### Aim
Return every line of the rows below that contains the string "closest", matching case exactly.
──────── Provided data ────────
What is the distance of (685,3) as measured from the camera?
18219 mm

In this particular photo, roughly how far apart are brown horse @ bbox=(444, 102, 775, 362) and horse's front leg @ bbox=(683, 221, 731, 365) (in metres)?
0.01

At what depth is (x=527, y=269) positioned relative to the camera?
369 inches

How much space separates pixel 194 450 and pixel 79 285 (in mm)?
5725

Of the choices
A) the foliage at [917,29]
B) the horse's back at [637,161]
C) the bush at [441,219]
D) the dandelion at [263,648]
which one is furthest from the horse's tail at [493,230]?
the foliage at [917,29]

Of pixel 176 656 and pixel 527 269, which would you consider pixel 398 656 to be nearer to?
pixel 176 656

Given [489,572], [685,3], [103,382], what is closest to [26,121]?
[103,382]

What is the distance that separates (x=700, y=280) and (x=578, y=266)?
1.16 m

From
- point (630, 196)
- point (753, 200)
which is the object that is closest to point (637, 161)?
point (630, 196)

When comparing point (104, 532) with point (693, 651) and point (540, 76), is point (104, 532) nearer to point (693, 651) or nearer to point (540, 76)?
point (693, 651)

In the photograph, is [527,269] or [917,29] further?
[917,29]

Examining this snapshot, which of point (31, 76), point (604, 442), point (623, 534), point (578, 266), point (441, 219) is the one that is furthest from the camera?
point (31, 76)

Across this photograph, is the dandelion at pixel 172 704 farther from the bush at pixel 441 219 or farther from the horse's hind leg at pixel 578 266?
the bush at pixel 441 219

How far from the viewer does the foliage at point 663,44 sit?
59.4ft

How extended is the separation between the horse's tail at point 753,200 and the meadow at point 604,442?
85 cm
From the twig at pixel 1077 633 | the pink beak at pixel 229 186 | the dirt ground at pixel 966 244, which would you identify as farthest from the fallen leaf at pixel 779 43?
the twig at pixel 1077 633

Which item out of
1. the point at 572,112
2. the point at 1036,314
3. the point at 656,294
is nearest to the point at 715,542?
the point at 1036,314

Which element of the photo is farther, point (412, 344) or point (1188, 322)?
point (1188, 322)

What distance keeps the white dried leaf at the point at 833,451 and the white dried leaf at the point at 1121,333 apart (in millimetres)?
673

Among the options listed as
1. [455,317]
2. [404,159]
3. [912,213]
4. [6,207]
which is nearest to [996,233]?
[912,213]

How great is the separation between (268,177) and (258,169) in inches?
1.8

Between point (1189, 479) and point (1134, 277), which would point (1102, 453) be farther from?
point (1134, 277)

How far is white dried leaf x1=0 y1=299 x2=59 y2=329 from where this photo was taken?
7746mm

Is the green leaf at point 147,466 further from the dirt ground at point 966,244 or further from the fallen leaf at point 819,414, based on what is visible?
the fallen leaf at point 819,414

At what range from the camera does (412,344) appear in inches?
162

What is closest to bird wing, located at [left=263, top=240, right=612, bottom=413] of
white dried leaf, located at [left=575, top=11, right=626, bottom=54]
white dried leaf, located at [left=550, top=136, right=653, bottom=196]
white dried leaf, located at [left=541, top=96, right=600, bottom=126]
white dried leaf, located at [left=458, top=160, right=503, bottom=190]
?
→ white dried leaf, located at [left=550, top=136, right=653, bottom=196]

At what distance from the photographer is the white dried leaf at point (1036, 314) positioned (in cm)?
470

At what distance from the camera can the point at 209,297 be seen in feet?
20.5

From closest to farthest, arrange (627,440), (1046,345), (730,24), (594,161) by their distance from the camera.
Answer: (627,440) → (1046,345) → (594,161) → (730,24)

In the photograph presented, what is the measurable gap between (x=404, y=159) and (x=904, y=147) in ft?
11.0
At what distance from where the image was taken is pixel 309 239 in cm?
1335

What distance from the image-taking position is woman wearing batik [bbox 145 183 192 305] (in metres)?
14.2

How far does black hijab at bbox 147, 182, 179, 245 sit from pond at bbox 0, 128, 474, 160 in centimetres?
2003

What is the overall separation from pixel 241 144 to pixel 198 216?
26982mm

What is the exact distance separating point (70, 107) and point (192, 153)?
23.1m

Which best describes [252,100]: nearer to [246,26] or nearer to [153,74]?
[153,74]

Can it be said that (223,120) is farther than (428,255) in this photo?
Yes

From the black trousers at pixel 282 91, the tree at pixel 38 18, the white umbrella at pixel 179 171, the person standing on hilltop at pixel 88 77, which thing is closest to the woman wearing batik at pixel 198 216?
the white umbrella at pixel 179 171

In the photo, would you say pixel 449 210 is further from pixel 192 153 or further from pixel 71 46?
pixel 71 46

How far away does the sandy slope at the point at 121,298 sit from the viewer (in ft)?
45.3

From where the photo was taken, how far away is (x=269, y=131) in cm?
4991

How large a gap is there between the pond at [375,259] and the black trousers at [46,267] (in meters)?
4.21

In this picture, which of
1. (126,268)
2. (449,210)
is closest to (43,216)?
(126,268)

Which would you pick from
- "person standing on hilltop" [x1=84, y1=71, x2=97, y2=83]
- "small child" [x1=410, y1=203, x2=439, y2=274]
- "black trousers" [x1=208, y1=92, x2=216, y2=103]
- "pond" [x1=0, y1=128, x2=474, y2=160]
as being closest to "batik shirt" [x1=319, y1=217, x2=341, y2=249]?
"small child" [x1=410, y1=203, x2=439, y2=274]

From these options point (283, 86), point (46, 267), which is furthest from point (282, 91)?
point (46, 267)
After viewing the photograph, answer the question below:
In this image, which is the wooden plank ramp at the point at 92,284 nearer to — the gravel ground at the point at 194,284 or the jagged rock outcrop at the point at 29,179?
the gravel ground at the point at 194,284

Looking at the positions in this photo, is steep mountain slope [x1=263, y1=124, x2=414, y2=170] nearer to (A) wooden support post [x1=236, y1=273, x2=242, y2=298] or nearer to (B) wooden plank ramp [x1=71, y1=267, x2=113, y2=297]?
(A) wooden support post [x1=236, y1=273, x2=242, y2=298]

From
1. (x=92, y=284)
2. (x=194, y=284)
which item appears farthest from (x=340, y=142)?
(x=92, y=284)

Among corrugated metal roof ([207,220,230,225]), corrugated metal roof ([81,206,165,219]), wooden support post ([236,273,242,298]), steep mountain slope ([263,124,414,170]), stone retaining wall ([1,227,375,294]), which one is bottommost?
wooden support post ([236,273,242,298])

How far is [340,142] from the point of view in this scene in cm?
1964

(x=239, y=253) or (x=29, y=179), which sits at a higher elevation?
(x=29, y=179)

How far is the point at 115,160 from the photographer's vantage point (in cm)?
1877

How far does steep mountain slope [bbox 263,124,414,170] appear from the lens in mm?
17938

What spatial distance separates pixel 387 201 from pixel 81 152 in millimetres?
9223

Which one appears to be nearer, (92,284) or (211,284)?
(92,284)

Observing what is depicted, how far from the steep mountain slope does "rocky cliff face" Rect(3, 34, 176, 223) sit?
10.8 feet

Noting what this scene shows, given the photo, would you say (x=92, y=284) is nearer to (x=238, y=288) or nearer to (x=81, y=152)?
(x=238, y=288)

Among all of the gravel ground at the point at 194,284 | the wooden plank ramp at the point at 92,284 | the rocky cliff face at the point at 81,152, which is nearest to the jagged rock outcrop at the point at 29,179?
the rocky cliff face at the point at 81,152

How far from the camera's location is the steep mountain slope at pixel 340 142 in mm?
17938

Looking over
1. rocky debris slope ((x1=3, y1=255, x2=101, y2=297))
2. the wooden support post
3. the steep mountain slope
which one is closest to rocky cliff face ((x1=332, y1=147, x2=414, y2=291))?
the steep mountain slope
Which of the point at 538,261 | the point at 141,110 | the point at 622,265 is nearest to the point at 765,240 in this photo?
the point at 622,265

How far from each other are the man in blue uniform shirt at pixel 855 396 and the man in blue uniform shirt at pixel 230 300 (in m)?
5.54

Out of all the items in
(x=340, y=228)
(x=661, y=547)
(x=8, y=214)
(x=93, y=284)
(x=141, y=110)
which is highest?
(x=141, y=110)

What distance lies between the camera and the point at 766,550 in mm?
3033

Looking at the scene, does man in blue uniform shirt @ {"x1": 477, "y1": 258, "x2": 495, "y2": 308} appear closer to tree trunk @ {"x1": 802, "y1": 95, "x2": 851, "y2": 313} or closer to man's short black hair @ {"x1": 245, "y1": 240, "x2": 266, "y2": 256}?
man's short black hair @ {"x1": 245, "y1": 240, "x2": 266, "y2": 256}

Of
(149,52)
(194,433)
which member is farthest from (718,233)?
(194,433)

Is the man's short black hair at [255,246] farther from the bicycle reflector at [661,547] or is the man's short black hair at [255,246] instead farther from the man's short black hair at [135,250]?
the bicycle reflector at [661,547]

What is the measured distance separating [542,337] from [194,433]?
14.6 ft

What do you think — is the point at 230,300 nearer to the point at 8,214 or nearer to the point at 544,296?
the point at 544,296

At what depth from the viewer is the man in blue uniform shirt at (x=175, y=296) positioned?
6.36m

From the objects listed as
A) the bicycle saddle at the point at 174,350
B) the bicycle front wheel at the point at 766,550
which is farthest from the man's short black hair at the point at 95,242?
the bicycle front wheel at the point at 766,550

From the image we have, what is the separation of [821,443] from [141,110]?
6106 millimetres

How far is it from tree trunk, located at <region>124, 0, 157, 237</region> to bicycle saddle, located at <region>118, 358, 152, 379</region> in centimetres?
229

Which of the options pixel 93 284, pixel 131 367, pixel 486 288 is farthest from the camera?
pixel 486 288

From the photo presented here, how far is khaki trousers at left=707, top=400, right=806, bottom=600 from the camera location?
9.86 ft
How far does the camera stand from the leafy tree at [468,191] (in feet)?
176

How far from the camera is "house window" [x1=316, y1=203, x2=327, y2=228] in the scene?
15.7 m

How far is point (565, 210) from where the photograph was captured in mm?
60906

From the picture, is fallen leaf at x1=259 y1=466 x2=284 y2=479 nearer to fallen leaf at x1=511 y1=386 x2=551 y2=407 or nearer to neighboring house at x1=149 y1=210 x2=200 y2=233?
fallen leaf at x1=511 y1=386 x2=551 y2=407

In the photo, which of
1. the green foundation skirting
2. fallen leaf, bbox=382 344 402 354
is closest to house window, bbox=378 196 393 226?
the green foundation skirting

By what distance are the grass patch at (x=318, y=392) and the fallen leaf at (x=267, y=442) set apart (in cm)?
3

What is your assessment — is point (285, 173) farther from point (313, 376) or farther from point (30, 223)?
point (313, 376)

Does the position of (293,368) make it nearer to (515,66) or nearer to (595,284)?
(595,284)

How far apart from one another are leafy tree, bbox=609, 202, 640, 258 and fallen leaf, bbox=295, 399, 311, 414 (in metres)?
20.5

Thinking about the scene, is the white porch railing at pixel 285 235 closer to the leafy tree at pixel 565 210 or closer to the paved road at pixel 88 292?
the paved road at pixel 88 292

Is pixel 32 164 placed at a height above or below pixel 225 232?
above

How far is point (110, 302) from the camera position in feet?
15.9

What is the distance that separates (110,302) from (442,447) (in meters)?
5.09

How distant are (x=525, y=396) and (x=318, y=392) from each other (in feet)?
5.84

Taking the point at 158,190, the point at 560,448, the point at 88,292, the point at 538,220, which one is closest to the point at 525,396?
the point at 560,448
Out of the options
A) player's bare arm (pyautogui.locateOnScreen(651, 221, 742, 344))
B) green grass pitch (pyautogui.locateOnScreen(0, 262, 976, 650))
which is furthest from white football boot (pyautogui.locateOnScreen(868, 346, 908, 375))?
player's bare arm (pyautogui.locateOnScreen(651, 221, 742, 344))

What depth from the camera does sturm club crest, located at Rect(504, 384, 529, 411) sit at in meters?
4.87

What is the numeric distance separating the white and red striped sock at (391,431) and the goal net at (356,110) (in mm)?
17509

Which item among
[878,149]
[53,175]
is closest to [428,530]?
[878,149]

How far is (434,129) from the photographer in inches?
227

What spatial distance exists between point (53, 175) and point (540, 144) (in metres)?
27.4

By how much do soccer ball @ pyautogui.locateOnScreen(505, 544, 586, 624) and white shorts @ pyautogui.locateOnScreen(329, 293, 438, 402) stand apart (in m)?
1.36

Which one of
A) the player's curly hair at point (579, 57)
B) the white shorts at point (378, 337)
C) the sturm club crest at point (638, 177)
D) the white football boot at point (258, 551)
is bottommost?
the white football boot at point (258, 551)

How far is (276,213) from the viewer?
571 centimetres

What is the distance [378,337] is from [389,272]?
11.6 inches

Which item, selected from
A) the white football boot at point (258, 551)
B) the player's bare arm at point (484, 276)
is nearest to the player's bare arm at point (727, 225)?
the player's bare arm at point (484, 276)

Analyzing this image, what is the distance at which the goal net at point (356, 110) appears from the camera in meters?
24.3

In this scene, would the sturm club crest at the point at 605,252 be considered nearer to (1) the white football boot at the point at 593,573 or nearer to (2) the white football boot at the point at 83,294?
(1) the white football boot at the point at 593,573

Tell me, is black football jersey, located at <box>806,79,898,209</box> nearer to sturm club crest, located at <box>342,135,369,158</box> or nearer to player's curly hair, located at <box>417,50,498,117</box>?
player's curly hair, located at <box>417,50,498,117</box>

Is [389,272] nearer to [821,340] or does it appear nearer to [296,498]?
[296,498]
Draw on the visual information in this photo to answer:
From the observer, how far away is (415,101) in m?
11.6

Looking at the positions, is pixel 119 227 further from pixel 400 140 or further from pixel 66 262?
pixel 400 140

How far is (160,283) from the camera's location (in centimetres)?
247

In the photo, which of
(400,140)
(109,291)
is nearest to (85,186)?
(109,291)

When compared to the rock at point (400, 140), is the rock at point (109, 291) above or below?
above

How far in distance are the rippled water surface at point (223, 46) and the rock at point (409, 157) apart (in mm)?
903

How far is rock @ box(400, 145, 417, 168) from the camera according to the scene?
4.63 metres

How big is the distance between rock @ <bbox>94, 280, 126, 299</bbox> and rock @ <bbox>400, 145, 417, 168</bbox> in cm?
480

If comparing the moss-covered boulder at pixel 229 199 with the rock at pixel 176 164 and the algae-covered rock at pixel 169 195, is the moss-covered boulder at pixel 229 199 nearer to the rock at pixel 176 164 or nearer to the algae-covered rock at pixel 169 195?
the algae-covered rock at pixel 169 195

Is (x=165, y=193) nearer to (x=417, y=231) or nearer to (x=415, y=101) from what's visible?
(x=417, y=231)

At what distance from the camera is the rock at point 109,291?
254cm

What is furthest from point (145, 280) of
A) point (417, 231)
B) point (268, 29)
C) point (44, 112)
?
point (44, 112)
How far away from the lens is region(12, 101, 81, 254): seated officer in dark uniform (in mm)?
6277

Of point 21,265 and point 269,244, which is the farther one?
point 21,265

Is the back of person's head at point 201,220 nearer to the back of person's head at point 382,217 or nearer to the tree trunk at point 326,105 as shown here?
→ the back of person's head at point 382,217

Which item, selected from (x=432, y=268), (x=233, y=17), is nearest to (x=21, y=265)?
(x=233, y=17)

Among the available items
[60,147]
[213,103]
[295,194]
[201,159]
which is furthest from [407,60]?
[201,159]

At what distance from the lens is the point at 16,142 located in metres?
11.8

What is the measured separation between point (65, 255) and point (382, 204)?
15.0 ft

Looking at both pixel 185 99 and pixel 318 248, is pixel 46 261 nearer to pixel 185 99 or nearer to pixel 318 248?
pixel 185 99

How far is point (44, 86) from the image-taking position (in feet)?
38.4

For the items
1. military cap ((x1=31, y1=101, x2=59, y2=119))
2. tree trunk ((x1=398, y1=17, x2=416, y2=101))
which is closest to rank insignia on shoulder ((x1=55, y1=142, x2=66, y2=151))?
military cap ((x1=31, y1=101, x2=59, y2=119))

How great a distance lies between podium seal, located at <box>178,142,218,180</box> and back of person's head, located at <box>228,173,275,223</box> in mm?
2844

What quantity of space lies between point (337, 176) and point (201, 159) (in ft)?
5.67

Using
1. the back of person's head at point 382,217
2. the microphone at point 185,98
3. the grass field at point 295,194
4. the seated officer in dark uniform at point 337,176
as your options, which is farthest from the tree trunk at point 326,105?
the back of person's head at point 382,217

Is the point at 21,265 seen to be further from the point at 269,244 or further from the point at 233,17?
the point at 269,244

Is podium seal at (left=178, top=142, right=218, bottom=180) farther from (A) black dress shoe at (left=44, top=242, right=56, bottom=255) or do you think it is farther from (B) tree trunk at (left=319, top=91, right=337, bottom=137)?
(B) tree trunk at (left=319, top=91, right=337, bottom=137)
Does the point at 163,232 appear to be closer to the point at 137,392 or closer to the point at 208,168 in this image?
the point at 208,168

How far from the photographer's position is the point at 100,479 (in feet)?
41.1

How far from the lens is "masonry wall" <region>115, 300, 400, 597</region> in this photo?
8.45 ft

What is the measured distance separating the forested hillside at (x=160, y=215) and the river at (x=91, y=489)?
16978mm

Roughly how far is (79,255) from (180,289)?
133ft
────────
### Full output
Given [489,572], [685,3], [103,382], what is closest to [26,121]?
which is the object that is closest to point (637, 161)?
What is closest to bird wing, located at [left=263, top=240, right=612, bottom=413] of
From closest to farthest, arrange (627,440), (1046,345), (730,24), (594,161) by their distance from the camera.
From the black trousers at pixel 282 91, the tree at pixel 38 18, the white umbrella at pixel 179 171, the person standing on hilltop at pixel 88 77, which thing is closest to the woman wearing batik at pixel 198 216?
is closest to (43,216)?
as being closest to "batik shirt" [x1=319, y1=217, x2=341, y2=249]?
which one is closest to rocky cliff face ((x1=332, y1=147, x2=414, y2=291))?
is closest to house window, bbox=378 196 393 226?
Taking the point at 158,190, the point at 560,448, the point at 88,292, the point at 538,220, which one is closest to the point at 525,396?
is closest to [428,530]?
which is closest to rank insignia on shoulder ((x1=55, y1=142, x2=66, y2=151))?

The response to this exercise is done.